Detailed Description of the Invention

[0001]

BACKGROUND OF THE INVENTION 1. Field of the Invention The present invention relates to a powder coating used for electrostatic powder coating.

[0002]

2. Description of the Related Art Electrostatic coating is a method of spraying electrostatically charged powder coating on an object to be electrostatically coated and then heating and melting to form a coating film. In contrast to the fluid coating method used for coating small electronic parts, relatively large objects such as home appliances, automobile parts,
It is often used for painting steel furniture.

Conventional paints used in electrostatic coating are:
Generally, a binder resin, a pigment, a curing agent, a mixture of raw material particles such as a surface modifier is kneaded and melted to produce pellets,
It is configured as a powder particle group having a particle diameter of about 30 to 35 μm prepared by crushing this.

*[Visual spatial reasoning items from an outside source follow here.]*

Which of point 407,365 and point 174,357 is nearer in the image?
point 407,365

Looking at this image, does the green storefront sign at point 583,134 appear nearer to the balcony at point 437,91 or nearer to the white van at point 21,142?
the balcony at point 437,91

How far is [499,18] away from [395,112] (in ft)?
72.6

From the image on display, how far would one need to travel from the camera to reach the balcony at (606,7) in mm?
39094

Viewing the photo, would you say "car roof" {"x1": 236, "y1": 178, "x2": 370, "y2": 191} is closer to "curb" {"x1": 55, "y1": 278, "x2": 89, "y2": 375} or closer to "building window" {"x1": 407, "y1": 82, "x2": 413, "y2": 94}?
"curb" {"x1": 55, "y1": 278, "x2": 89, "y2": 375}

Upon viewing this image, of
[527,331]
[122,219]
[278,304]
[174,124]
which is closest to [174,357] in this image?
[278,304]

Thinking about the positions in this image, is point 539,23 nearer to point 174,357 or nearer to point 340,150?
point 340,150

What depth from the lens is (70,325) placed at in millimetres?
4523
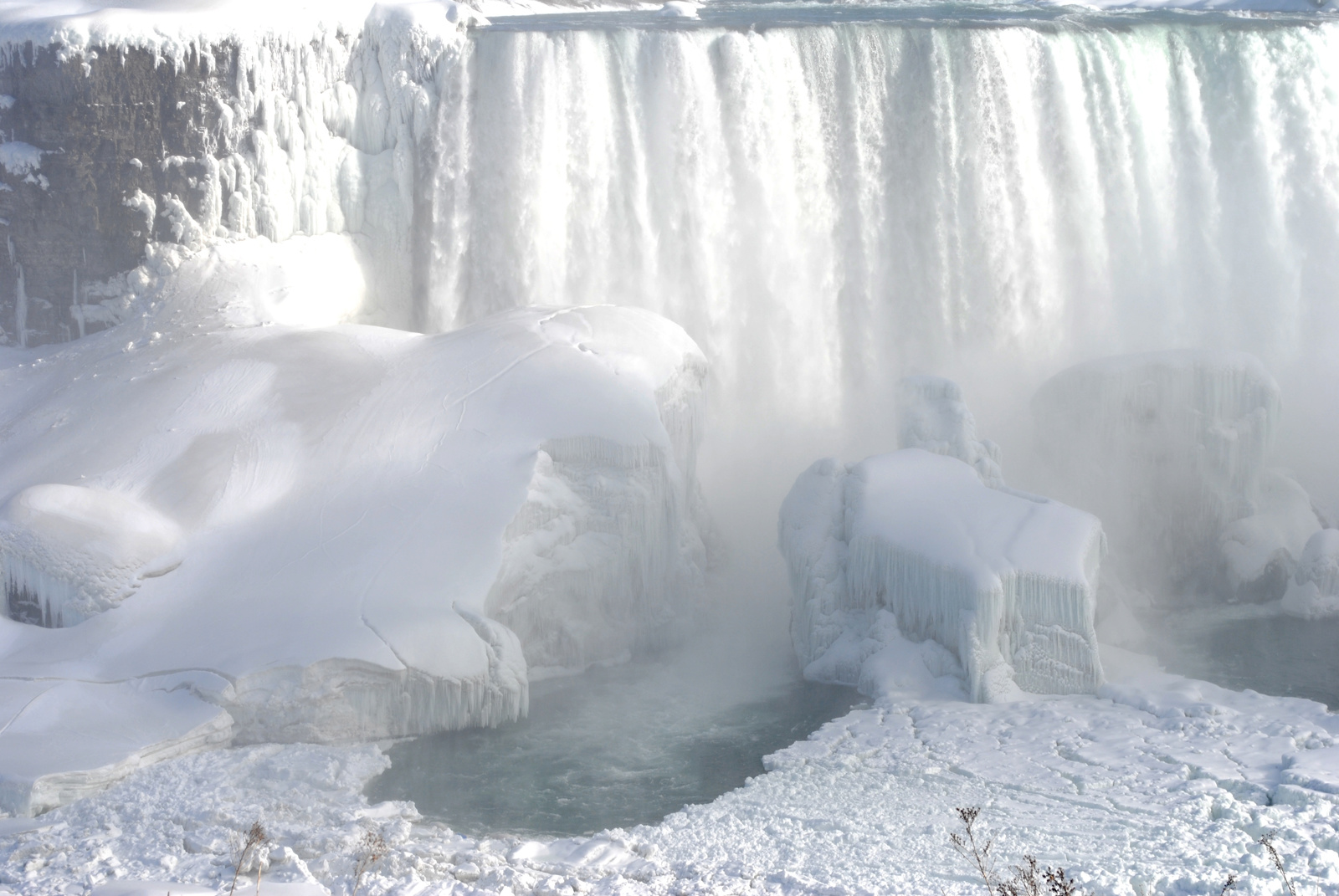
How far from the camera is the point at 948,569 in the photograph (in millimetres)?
8883

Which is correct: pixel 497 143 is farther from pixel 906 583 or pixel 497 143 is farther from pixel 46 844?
pixel 46 844

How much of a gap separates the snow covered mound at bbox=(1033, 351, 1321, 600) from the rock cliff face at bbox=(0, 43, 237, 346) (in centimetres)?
880

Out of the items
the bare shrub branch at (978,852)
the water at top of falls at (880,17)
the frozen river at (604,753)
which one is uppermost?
the water at top of falls at (880,17)

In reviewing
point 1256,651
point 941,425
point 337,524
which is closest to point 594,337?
point 337,524

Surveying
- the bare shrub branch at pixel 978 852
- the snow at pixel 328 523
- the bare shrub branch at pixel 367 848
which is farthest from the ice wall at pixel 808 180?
the bare shrub branch at pixel 978 852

Since this electrostatic coating does not use a solvent, the working environment is good and the safety is high, there is no problem of pollution to the surrounding environment, and there are few appearance defects such as dripping and running of the paint. However, since the coating powder applied to the object to be coated is melted to form a continuous coating film as described above, the coating powder particle size is about 30 to 35 μm particle size as described above. Due to its relatively large size, small irregularities (usually called "orange peel") are easily formed on the coated surface, and there is the problem that the smoothness is inferior compared to solvent-based coating methods, and that thin film coating is difficult. There is also.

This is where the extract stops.